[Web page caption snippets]
Segment Open
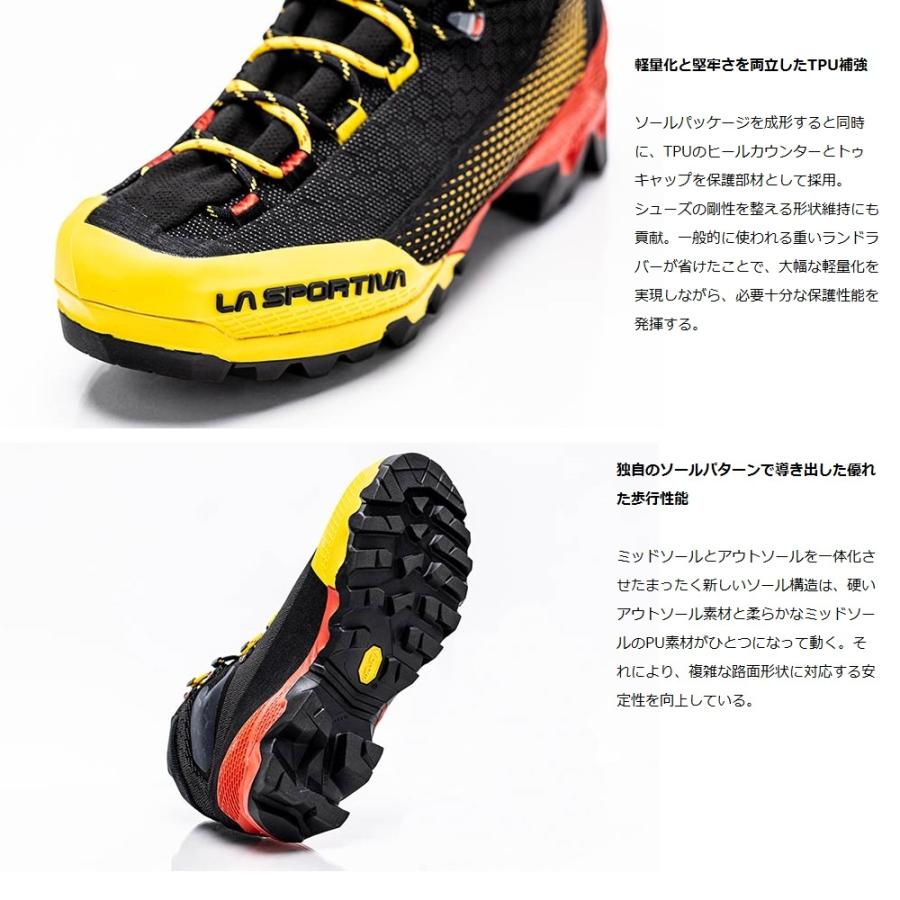 LA SPORTIVA ラ・スポルティバ エクイリビウム ST GTX（R） / AEQUILIBRIUM ST GTX（R） 31A ブラック x イエローの画像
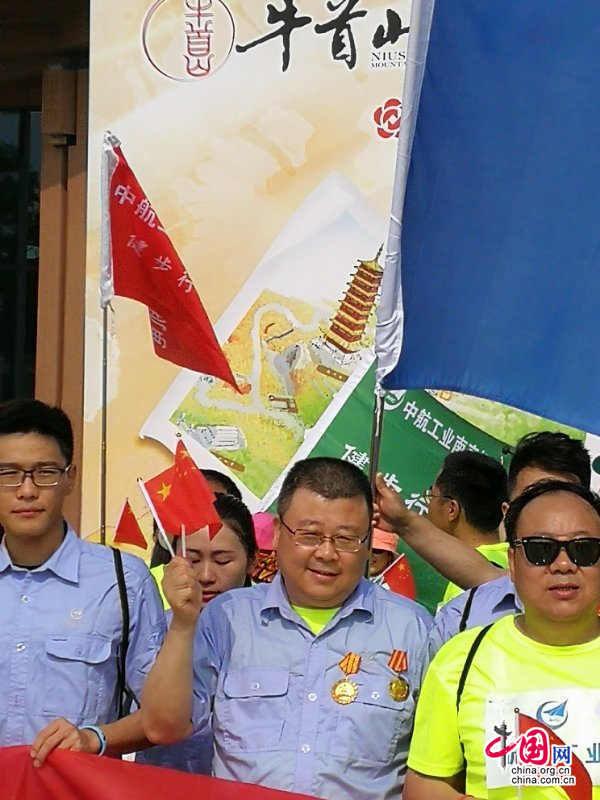 中国杯国际定向越野巡回赛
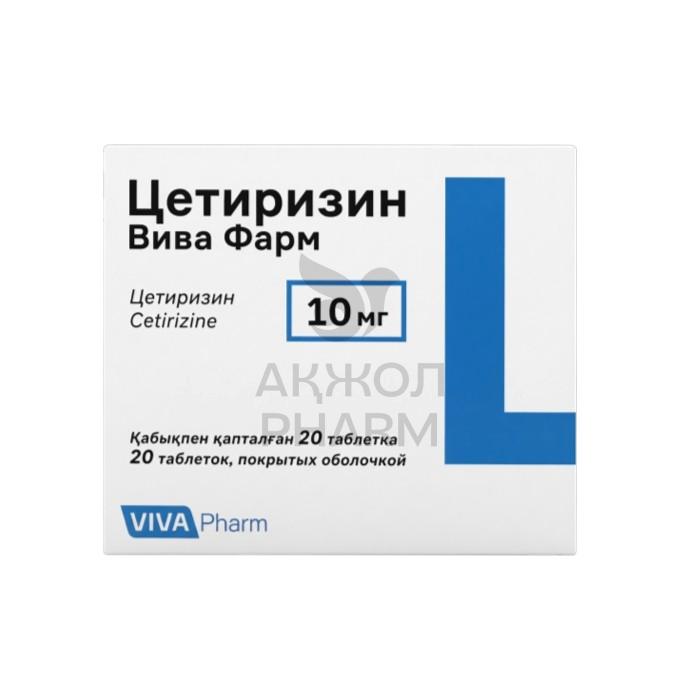 ЦЕТИРИЗИН ТАБЛ 10МГ №10/ВИВА ФАРМ - купить в интернет-аптеке Ақ Жол Pharm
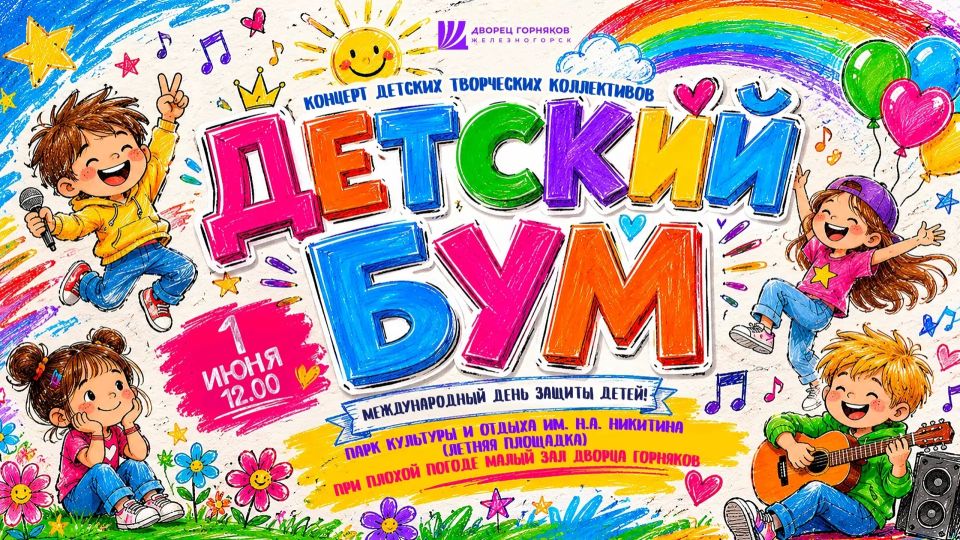 1 ИЮНЯ. 12:00. ПАРК им. Никитина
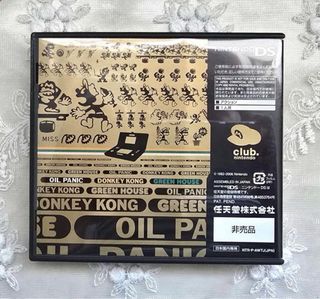Nintendo DS 1 y 2 Game & Watch Collection.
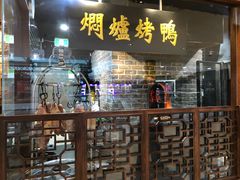 门面-瓷器(Market City)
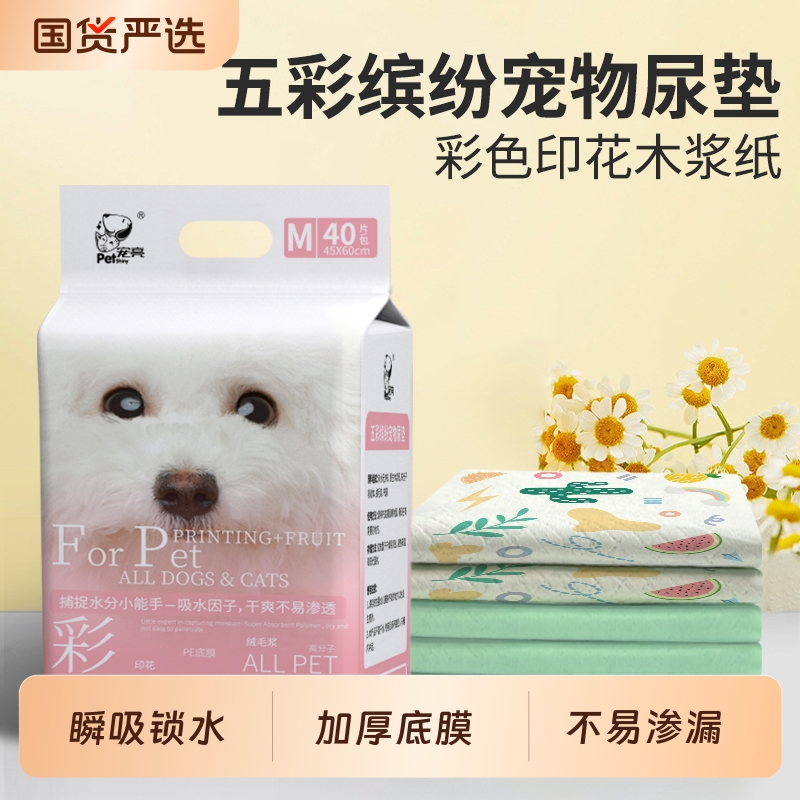 狗狗尿垫加厚宠物尿垫尿布印花兔子猫咪纸尿垫狗厕所一次性隔尿垫
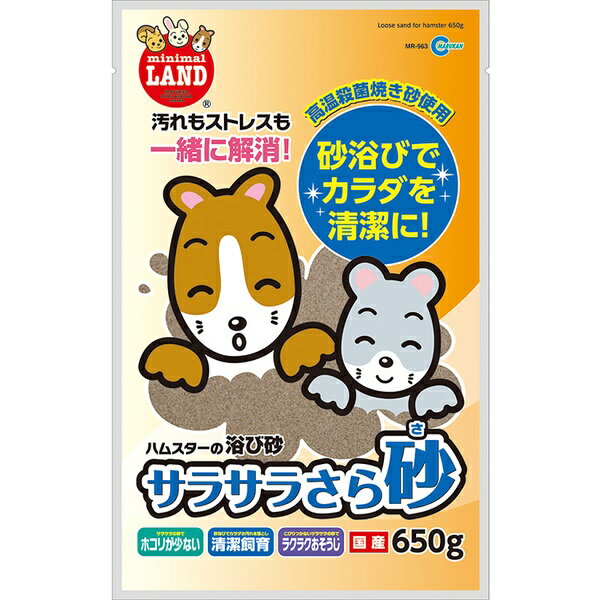 Toiletry - 【20個セット】 マルカン サラサラさら砂 650g
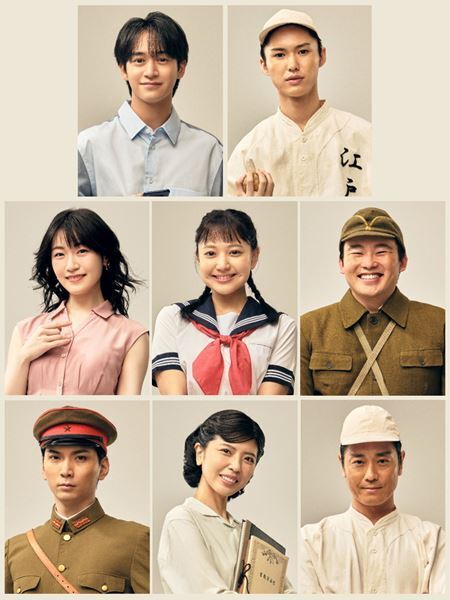 藤井直樹主演、岡﨑彪太郎出演舞台『あの夏、君と出会えて～幻の甲子園で見た景色～』上演決定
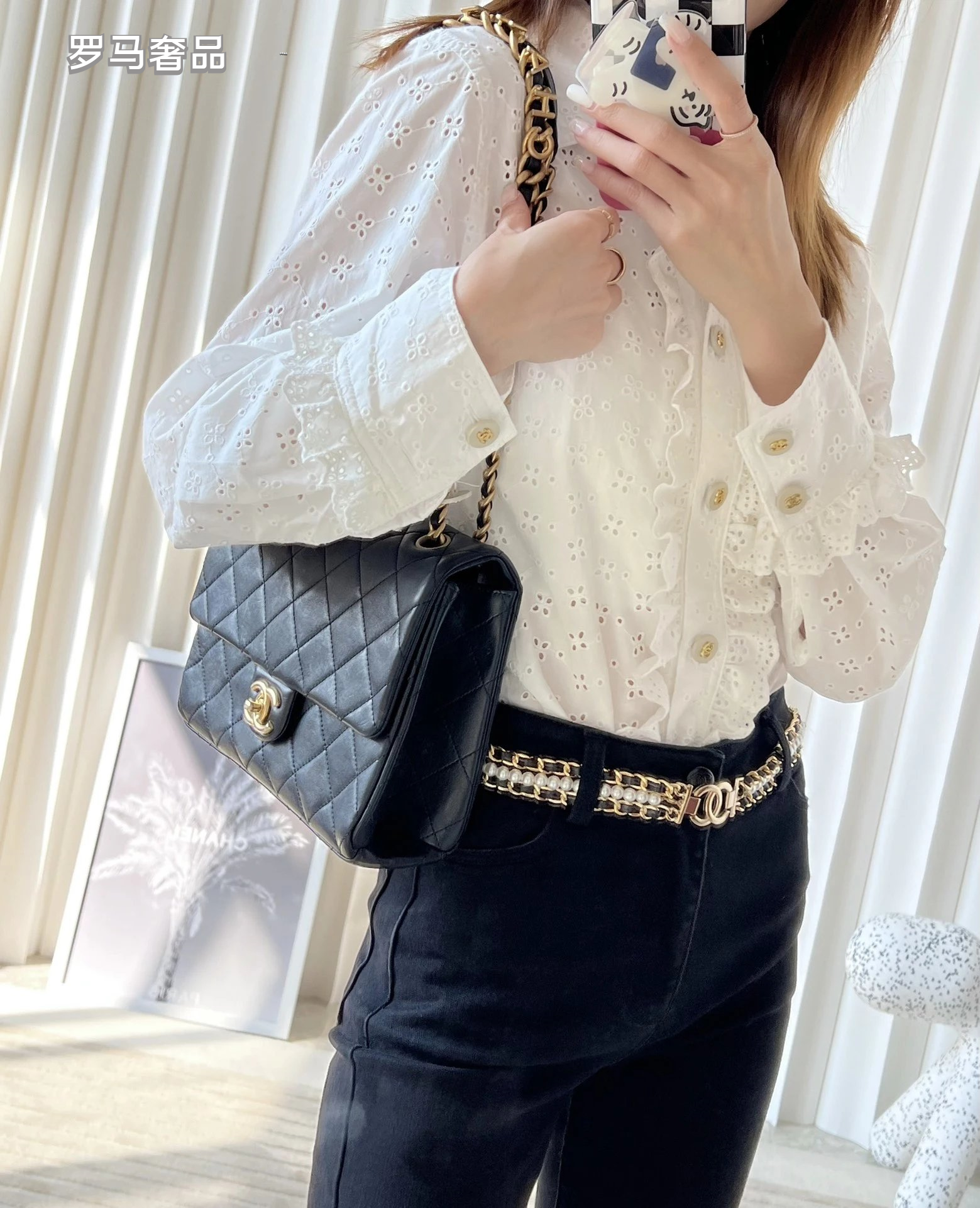 Chanel Black Quilted Lambskin Flap Bag with Gold-Tone Logo Chain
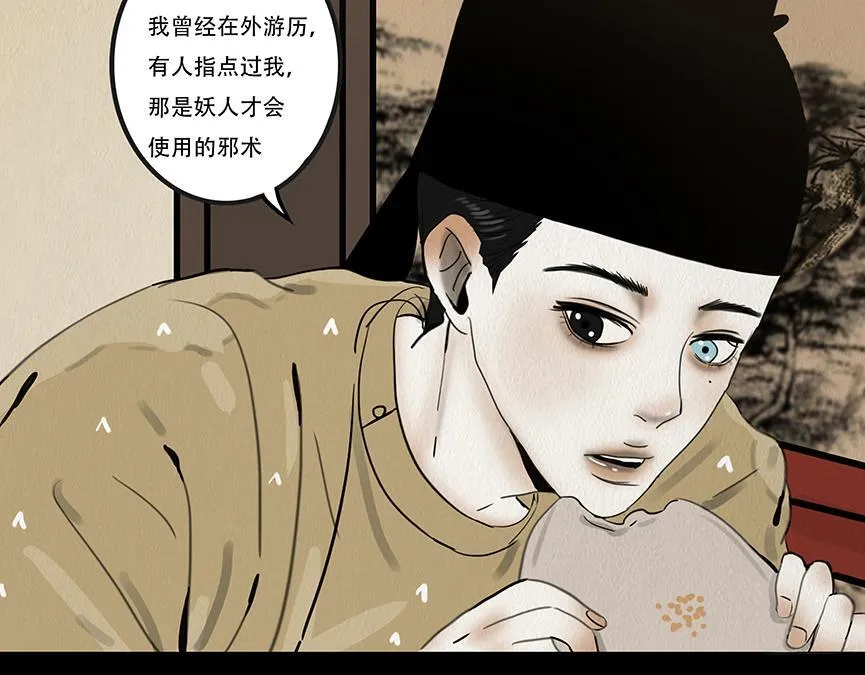 别有目的 第97页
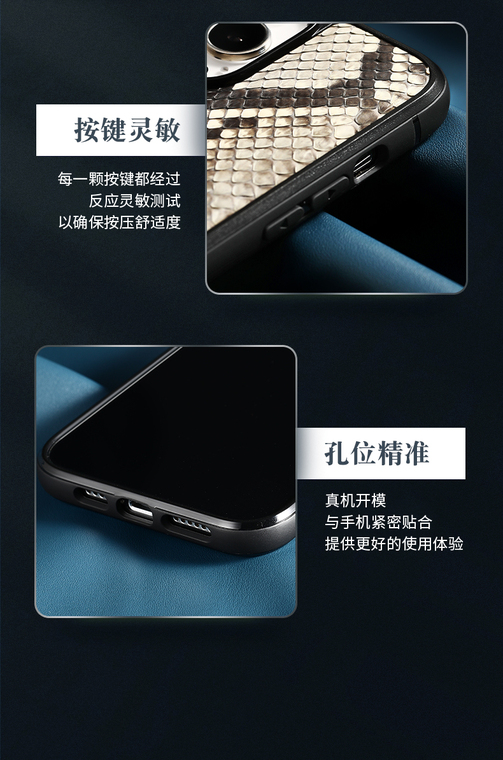 Crocodile Pattern Genuine Leather Luxury MagSafe 15, 14, 13, 12 iPhone Case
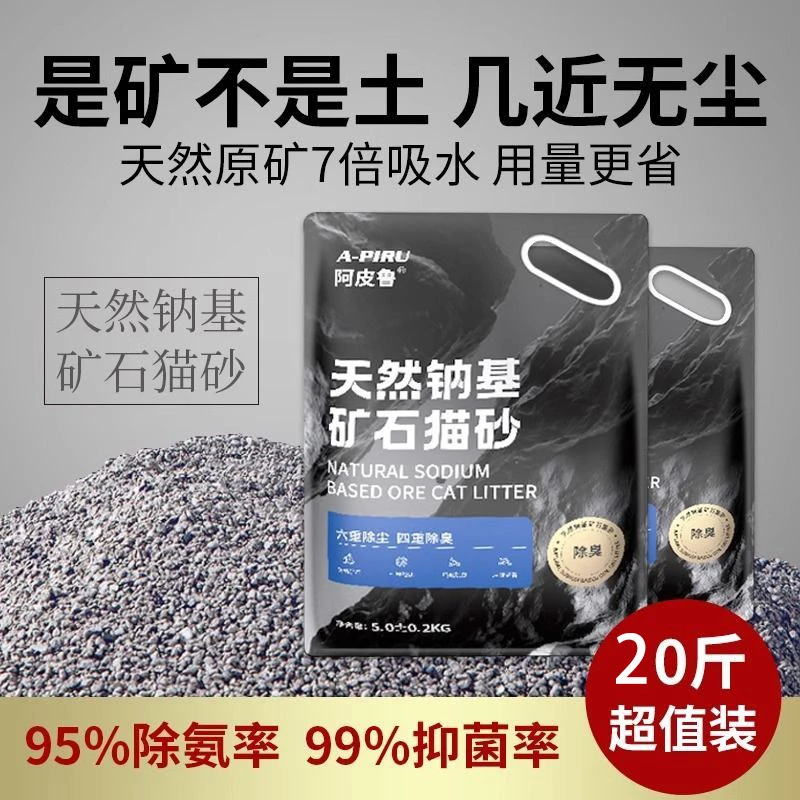 阿皮鲁矿砂天然钠基矿石猫砂活性碳抑菌除臭低尘矿砂膨润土砂包邮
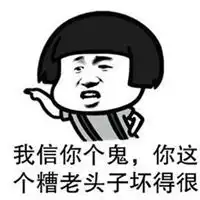 我信你个鬼表情图片大全微信头像图片大全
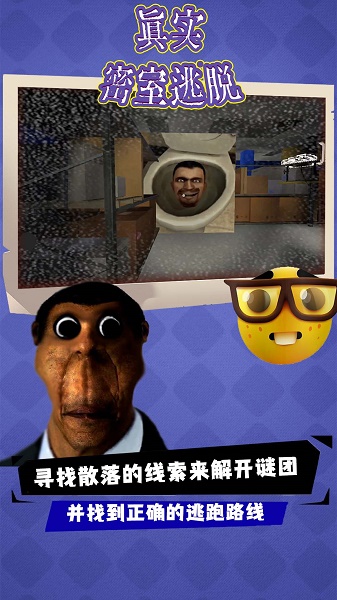 真实密室逃脱2025下载安装 真实密室逃脱2025下载安装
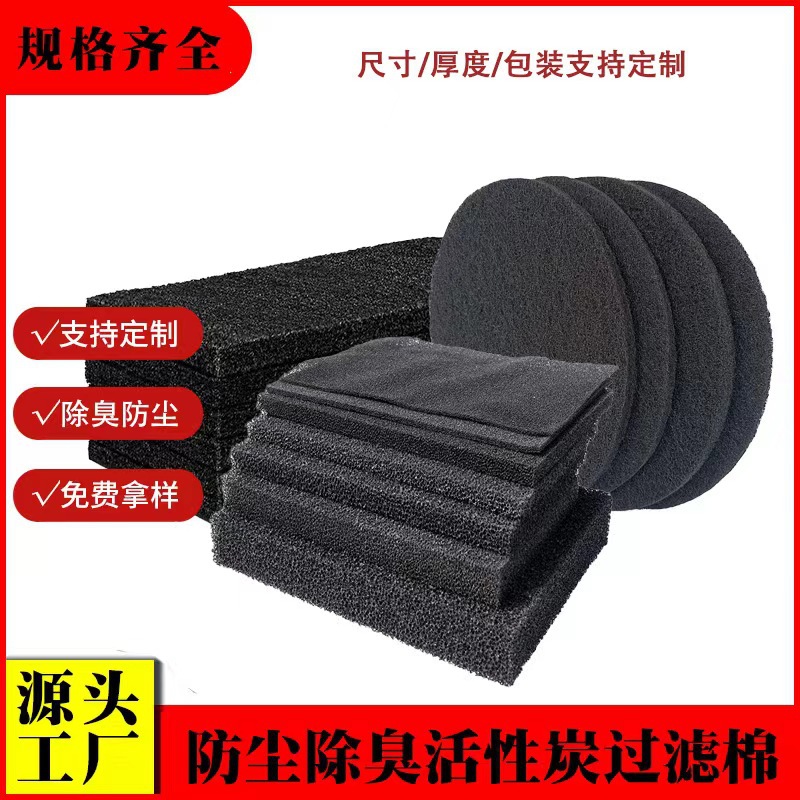 用于厨房堆肥箱过滤器圆形长方形活性炭滤棉除臭防尘垃圾桶过滤棉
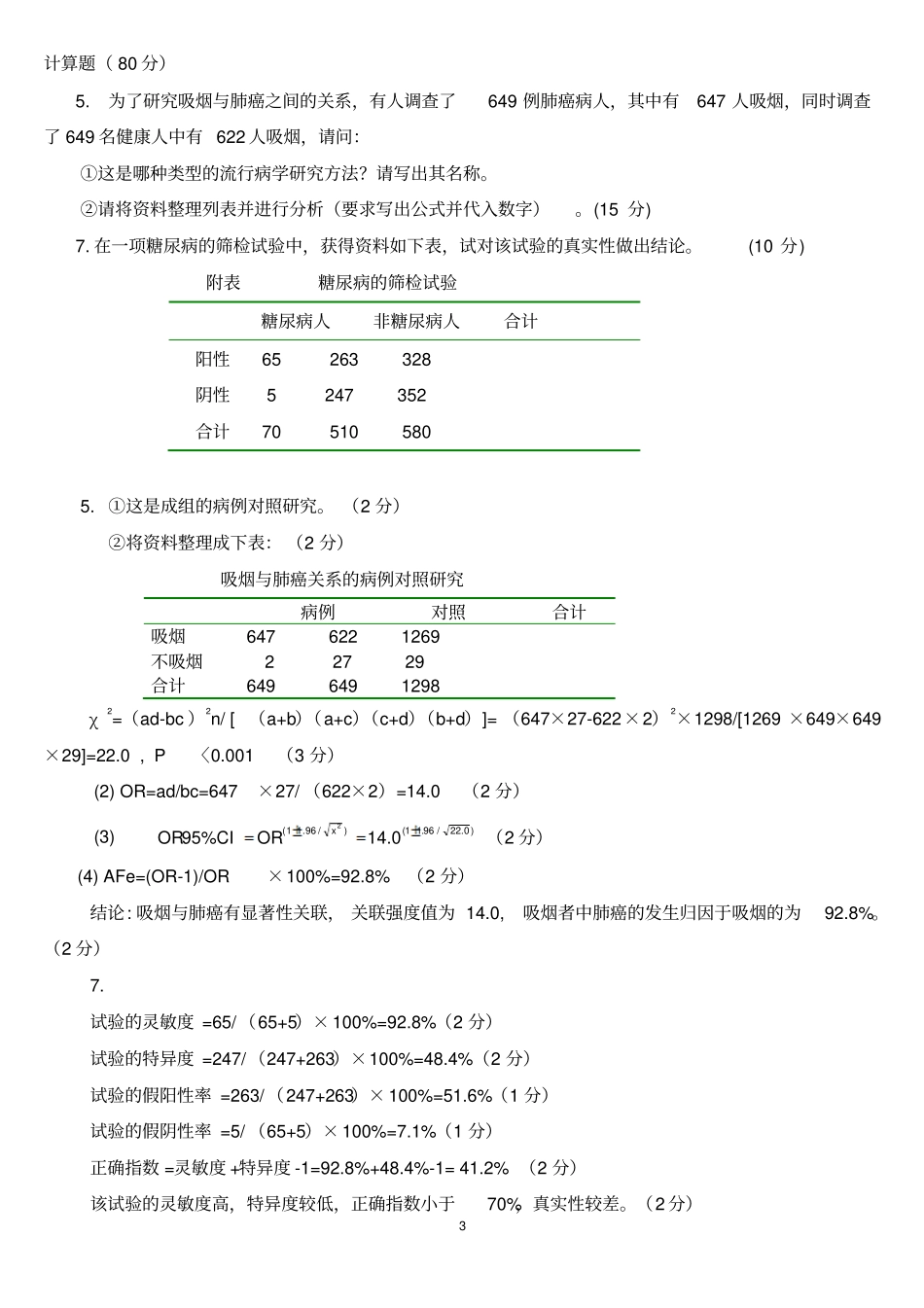 流行病学____________计算题研究_第3页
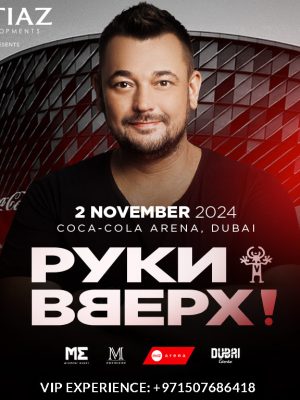 Shop Online Ruki Vverh! / Руки Вверх! Live at Coca-Cola Arena, Dubai – Concerts Dubai Masala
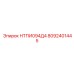8092401445 НТПИ094Д4 Epiroc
Segment Closed
Task objective
Extract only the lines from the line containing "我信你个鬼表情图片大全微信头像图片大全" through the final line of the records; keep both ends and drop every picture.

Output for this task
 我信你个鬼表情图片大全微信头像图片大全
 真实密室逃脱2025下载安装 真实密室逃脱2025下载安装
 用于厨房堆肥箱过滤器圆形长方形活性炭滤棉除臭防尘垃圾桶过滤棉
 流行病学____________计算题研究_第3页
 Shop Online Ruki Vverh! / Руки Вверх! Live at Coca-Cola Arena, Dubai – Concerts Dubai Masala
8092401445 НТПИ094Д4 Epiroc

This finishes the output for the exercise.